A recent study by RetailWire shows that almost half of consumers surveyed said it was fine for retailers to price things differently online and off. Which means almost an equal number said prices should be the same across all channels.
Those people will probably be even more upset when they hear about personalized pricing, as in, changing prices based on a particular customer’s shopping habits.
My grocery store does this and I love it. Every so often, I get a pack of discounts and freebie grocery coupons that have obviously been printed to align with my normal shopping habits. So while the guy next to me is paying full price for his bag of Peet’s Coffee, I’m getting mine for free. Doesn’t sound fair, but it’s really just a variation on a loyalty program. I get rewarded for sticking with a brand and the store gets my business for at least one more week.
Safeway has taken this model a step further by customizing the prices on items based on a customer’s shopping history. If buying patterns suggest a big family, the store will offer a lower price on a super-size box of detergent. No coupon needed, just hand over the loyalty card and get your savings while the person after you pays full price.
A survey from 2005 shows that most consumers think it’s illegal for stores to offer different prices to different customers but how many of those people would turn down a discount that was offered to them? Probably the same number of people who turn down free breadsticks at Olive Garden.
And even though personalized pricing means giving up your purchase privacy, many people are okay with it if it means lowering their grocery bill.
Going back to online and offline, preferred pricing is an excellent way to drive traffic in either direction. Now we have to include mobile in that equation, too. Offering a discount price when a consumer comes in through a mobile device might increase the number of impulse buys. It’s like the ticking clock on QVS – get it now or risk paying more if you decide to buy tomorrow.

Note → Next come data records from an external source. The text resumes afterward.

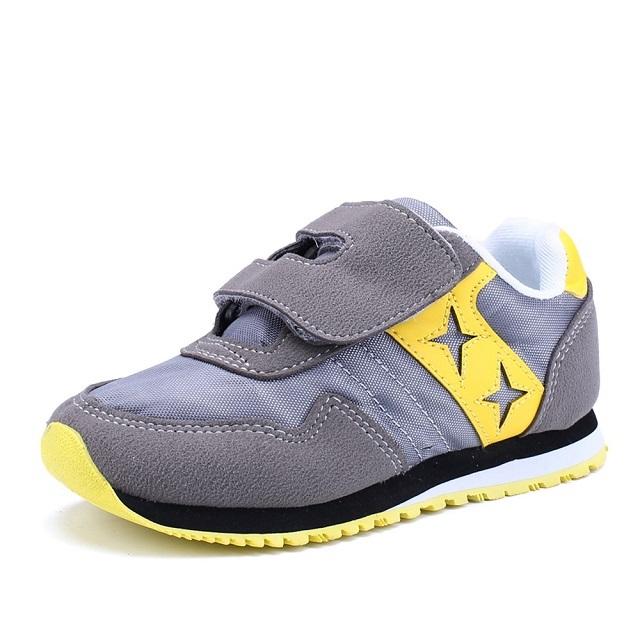 8f02ac07ae15 2017 fashion boy sport shoes Yuanwenjun.com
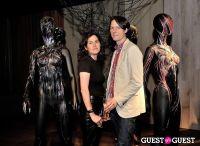 Gotham PR Celebrates 10th Anniversary in NY #159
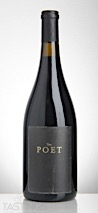 Burning Tree Cellars 2014 The Poet Pinot Noir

According to eMarketer, price is the number one concern when it comes to deciding where to shop, but ease of use, urgency of need and customer service all factor in to the decision. So a $10 discount for buying online, might not be enough to keep customers from paying more at a store where they can touch it, try it and return it easily if it doesn’t work out.
What do you think? Should retailers charge the same price on the same item regardless of the customer or channel? Or is it a case of you gotta do what you gotta do in order to get the sale?